Mobile-Agents: Autonomous Multi-modal Mobile Device Agent With Visual Perception

The advent of Multimodal Large Language Models (MLLM) has ushered in a new era of mobile device agents, capable of understanding and interacting with the world through text, images, and voice. These agents mark a significant advancement over traditional AI, providing a richer and more intuitive way for users to interact with their devices. By leveraging MLLM, these agents can process and synthesize vast amounts of information from various modalities, enabling them to offer personalized assistance and enhance user experiences in ways previously unimaginable.

These agents are powered by state-of-the-art machine learning techniques and advanced natural language processing capabilities, allowing them to understand and generate human-like text, as well as interpret visual and auditory data with remarkable accuracy. From recognizing objects and scenes in images to understanding spoken commands and analyzing text sentiment, these multimodal agents are equipped to handle a wide range of inputs seamlessly. The potential of this technology is vast, offering more sophisticated and contextually aware services, such as virtual assistants attuned to human emotions and educational tools that adapt to individual learning styles. They also have the potential to revolutionize accessibility, making technology more approachable across language and sensory barriers.

In this article, we will be talking about Mobile-Agents, an autonomous multi-modal device agent that first leverages the ability of visual perception tools to identify and locate the visual and textual elements with a mobile application’s front-end interface accurately. Using this perceived vision context, the Mobile-Agent framework plans and decomposes the complex operation task autonomously, and navigates through the mobile apps through step by step operations. The Mobile-Agent framework differs from existing solutions since it does not rely on mobile system metadata or XML files of the mobile applications, allowing room for enhanced adaptability across diverse mobile operating environments in a vision centric way. The approach followed by the Mobile-Agent framework eliminates the requirement for system-specific customizations resulting in enhanced performance, and lower computing requirements.

In the fast-paced world of mobile technology, a pioneering concept emerges as a standout: Large Language Models, especially Multimodal Large Language Models or MLLMs capable of generating a wide array of text, images, videos, and speech across different languages. The rapid development of MLLM frameworks in the past few years has given rise to a new and powerful application of MLLMs: autonomous mobile agents. Autonomous mobile agents are software entities that act, move, and function independently, without needing direct human commands, designed to traverse networks or devices to accomplish tasks, collect information, or solve problems.

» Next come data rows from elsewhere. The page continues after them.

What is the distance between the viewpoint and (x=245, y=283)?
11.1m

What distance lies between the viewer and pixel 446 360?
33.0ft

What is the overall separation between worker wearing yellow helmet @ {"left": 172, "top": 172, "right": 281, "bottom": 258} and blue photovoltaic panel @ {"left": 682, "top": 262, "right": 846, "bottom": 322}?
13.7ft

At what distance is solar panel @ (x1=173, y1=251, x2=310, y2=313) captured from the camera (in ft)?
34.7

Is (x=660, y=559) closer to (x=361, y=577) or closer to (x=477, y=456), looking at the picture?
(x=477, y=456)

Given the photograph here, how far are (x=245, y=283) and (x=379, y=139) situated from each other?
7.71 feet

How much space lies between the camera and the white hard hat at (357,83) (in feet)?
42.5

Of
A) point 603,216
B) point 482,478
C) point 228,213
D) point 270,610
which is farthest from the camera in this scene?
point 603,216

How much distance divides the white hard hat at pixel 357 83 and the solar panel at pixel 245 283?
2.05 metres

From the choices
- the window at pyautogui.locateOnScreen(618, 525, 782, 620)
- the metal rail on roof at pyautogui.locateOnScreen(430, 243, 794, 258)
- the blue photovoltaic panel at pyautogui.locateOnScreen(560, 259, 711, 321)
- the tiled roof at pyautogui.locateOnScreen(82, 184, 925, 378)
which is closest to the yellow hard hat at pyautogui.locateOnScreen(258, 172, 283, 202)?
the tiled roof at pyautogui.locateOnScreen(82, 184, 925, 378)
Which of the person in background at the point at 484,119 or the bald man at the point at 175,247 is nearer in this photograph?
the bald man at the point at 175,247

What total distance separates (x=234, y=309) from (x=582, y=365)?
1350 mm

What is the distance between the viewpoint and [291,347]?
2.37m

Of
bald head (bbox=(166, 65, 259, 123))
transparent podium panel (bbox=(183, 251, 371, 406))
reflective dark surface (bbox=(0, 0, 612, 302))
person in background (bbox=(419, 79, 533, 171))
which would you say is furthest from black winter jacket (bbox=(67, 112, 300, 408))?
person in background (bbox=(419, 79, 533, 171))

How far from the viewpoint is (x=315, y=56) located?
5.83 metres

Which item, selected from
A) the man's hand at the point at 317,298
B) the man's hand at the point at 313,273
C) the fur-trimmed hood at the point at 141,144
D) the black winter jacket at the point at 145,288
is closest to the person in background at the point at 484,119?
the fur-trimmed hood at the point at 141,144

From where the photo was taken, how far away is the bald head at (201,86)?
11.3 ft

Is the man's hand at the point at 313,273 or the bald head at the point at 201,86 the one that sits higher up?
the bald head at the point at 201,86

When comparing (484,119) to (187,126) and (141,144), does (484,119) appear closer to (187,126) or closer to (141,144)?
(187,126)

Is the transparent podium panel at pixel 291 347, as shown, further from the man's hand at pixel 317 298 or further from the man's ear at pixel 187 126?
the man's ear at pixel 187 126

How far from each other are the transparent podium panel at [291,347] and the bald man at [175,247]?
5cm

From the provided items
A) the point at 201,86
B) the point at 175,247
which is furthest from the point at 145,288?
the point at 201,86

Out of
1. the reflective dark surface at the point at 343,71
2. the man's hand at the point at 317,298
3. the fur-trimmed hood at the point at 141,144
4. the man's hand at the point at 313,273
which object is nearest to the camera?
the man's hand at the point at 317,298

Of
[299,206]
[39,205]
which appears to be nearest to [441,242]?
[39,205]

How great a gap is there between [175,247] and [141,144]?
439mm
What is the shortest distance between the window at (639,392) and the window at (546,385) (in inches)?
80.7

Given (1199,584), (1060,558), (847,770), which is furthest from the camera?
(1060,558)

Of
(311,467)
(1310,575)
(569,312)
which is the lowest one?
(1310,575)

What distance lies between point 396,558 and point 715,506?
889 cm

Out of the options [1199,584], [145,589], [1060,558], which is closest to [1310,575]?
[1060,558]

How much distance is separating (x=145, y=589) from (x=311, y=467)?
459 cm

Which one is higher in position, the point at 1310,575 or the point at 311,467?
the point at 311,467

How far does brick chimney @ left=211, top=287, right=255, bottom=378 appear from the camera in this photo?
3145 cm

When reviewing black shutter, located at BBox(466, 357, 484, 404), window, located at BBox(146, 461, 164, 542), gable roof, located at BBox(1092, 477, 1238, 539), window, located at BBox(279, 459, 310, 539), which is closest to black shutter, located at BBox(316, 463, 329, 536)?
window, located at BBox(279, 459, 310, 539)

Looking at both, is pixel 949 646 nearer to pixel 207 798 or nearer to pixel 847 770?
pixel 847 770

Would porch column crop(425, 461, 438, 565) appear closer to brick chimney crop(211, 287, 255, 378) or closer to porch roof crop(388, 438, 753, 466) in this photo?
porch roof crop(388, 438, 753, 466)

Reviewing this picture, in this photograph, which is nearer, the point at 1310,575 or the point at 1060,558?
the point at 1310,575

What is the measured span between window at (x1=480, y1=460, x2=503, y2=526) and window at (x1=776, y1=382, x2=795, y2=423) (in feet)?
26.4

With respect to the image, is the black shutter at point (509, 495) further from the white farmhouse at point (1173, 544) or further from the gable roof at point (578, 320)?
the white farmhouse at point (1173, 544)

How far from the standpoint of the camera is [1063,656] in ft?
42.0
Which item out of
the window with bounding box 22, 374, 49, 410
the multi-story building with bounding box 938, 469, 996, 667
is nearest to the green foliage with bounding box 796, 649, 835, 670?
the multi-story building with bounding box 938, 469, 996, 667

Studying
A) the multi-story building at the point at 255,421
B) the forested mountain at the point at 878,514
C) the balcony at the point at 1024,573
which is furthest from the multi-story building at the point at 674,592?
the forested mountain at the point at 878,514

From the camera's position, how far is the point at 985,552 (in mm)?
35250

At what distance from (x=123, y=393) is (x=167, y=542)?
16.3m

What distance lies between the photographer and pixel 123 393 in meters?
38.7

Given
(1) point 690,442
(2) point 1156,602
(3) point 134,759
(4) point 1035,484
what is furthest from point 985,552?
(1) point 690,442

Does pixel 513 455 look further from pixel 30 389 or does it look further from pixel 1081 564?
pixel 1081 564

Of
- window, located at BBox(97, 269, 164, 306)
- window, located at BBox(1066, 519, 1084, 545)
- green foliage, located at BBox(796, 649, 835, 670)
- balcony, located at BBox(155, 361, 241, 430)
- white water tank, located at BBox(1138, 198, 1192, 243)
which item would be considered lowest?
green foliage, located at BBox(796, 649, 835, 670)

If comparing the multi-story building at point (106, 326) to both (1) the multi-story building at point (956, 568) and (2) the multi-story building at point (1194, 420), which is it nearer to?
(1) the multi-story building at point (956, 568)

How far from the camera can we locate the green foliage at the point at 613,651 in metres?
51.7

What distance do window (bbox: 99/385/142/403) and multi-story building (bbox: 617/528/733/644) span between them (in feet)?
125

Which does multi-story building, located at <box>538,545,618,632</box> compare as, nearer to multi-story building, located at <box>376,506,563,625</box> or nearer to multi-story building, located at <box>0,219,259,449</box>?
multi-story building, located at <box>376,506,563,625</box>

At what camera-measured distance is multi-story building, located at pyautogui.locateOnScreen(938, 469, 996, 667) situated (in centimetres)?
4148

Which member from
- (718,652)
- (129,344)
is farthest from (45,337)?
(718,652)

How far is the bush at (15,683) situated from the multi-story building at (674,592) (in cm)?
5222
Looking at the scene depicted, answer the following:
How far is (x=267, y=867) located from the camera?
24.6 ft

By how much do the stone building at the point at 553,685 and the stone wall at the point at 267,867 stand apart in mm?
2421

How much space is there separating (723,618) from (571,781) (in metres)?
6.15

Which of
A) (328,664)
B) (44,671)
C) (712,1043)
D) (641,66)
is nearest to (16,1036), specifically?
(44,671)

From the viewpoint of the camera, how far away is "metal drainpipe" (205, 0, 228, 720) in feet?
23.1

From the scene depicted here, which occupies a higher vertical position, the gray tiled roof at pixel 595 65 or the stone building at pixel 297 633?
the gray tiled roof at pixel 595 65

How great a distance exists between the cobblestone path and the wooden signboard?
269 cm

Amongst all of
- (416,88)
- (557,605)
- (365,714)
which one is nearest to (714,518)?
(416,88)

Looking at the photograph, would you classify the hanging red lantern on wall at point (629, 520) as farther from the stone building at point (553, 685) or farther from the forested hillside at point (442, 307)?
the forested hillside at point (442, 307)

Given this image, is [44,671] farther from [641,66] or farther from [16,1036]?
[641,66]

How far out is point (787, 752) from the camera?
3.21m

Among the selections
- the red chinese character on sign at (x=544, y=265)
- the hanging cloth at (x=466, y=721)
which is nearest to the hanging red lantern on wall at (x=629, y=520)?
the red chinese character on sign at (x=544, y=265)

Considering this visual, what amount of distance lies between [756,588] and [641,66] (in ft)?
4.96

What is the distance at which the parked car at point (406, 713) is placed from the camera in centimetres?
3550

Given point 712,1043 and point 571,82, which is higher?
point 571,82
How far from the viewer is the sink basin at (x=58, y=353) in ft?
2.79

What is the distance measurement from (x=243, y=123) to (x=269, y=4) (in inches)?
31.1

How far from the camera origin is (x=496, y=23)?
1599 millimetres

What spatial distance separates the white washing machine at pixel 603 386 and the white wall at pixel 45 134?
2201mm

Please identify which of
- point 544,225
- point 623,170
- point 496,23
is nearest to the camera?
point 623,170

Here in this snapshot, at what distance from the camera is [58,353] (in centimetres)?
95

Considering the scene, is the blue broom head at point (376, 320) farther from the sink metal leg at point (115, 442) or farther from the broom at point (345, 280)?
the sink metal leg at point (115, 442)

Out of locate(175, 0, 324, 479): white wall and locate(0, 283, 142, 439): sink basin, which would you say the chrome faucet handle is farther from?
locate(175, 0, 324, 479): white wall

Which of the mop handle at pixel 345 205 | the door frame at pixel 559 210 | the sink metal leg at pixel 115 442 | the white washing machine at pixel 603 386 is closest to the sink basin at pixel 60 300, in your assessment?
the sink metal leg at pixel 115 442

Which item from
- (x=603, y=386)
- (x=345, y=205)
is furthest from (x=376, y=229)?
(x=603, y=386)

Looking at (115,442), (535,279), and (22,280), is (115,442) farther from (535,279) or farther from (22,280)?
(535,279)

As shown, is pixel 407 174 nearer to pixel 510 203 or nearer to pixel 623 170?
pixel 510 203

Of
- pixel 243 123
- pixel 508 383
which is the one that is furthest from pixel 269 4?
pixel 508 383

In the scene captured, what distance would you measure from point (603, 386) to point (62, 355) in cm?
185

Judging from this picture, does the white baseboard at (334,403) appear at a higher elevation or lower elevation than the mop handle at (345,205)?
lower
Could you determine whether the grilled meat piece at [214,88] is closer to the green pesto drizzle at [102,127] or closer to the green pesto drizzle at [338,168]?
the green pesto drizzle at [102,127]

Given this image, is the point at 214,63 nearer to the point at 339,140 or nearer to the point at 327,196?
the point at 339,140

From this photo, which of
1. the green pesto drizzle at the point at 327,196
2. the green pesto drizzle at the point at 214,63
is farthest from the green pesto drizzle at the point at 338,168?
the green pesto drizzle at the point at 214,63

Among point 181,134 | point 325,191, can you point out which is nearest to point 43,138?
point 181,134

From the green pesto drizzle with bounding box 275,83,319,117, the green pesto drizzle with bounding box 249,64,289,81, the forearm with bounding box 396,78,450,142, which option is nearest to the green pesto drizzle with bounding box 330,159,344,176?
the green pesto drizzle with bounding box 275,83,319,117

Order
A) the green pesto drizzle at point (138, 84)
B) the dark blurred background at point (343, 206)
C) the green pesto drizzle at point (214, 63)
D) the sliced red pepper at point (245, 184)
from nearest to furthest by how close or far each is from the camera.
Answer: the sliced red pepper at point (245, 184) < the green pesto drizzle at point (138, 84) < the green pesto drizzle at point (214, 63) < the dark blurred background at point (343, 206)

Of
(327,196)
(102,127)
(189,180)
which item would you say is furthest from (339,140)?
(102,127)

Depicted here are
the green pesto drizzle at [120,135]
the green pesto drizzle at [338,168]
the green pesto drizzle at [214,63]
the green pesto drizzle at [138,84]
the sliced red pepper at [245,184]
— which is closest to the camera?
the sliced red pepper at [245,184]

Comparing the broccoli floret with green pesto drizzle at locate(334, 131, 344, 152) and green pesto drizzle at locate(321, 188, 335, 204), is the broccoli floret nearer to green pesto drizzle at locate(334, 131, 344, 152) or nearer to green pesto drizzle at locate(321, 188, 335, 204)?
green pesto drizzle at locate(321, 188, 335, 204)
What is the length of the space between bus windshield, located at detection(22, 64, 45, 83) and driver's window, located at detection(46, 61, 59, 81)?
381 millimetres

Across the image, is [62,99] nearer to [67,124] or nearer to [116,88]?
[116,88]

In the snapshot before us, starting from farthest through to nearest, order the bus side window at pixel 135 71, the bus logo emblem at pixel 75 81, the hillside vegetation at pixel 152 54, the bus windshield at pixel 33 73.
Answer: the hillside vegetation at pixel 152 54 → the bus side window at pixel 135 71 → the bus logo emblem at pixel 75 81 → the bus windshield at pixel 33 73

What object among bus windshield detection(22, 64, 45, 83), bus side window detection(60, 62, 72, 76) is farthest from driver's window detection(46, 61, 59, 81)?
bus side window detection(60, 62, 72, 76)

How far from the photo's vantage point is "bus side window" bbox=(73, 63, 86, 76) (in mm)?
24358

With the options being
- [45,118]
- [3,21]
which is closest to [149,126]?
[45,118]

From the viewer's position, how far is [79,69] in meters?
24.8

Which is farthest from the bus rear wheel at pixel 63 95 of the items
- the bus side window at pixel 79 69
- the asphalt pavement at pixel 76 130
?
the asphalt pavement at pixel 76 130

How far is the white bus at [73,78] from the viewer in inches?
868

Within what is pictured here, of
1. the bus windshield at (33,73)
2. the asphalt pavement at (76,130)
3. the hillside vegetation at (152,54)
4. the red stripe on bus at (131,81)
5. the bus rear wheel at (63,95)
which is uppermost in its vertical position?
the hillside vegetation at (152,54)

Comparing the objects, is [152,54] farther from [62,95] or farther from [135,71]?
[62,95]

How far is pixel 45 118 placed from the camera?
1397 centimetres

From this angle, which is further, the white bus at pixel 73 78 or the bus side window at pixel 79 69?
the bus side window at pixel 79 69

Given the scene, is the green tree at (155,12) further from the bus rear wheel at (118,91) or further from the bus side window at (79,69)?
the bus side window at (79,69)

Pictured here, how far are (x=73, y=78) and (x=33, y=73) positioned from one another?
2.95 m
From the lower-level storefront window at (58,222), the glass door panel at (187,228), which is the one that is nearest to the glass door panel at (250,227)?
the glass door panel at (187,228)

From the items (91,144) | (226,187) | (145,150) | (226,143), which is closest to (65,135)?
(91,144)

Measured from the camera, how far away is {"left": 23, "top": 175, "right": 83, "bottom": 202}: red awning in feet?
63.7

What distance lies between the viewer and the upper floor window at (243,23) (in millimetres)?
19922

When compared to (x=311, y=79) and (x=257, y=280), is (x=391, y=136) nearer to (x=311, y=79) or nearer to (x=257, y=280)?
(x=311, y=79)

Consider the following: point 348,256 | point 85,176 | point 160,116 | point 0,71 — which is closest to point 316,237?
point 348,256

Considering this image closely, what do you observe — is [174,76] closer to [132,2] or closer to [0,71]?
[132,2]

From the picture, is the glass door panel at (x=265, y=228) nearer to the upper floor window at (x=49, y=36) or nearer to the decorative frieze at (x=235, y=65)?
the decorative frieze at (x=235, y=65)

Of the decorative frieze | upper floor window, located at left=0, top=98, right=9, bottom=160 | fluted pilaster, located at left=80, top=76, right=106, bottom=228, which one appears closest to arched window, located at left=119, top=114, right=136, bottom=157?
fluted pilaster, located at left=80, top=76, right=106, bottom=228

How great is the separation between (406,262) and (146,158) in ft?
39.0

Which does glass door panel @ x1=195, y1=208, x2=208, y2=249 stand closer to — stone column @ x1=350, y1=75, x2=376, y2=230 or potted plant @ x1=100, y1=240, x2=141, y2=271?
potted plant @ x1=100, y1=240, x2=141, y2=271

Mobile Agents are designed to operate the user’s mobile device on the bases of the user instructions and the screen visuals, a task that requires the agents to possess both semantic understanding and visual perception capabilities. However, existing mobile agents are far from perfect since they are based on multimodal large language models, and even the current state of the art MLLM frameworks including GPT-4V lack visual perception abilities required to serve as an efficient mobile agent. Furthermore, although existing frameworks can generate effective operations, they struggle to locate the position of these operations accurately on the screen, limiting the applications and ability of mobile agents to operate on mobile devices.

To tackle this issue, some frameworks opted to leverage the user interface layout files to assist the GPT-4V or other MLLMs with localization capabilities, with some frameworks managing to extract actionable positions on the screen by accessing the XML files of the application whereas other frameworks opted to use the HTML code from the web applications. As it can be seen, a majority of these frameworks rely on accessing underlying and local application files, rendering the method almost ineffective if the framework cannot access these files. To address this issue and eliminate the dependency of local agents on underlying files on the localization methods, developers have worked on Mobile-Agent, an autonomous mobile agent with impressive visual perception capabilities. Using its visual perception module, the Mobile-Agent framework uses screenshots from the mobile device to locate operations accurately. The visual perception module houses OCR and detection models that are responsible for identifying text within the screen and describing the content within a specific region of the mobile screen. The Mobile-Agent framework employs carefully crafted prompts and facilitates efficient interaction between the tools and the agents, thus automating the mobile device operations.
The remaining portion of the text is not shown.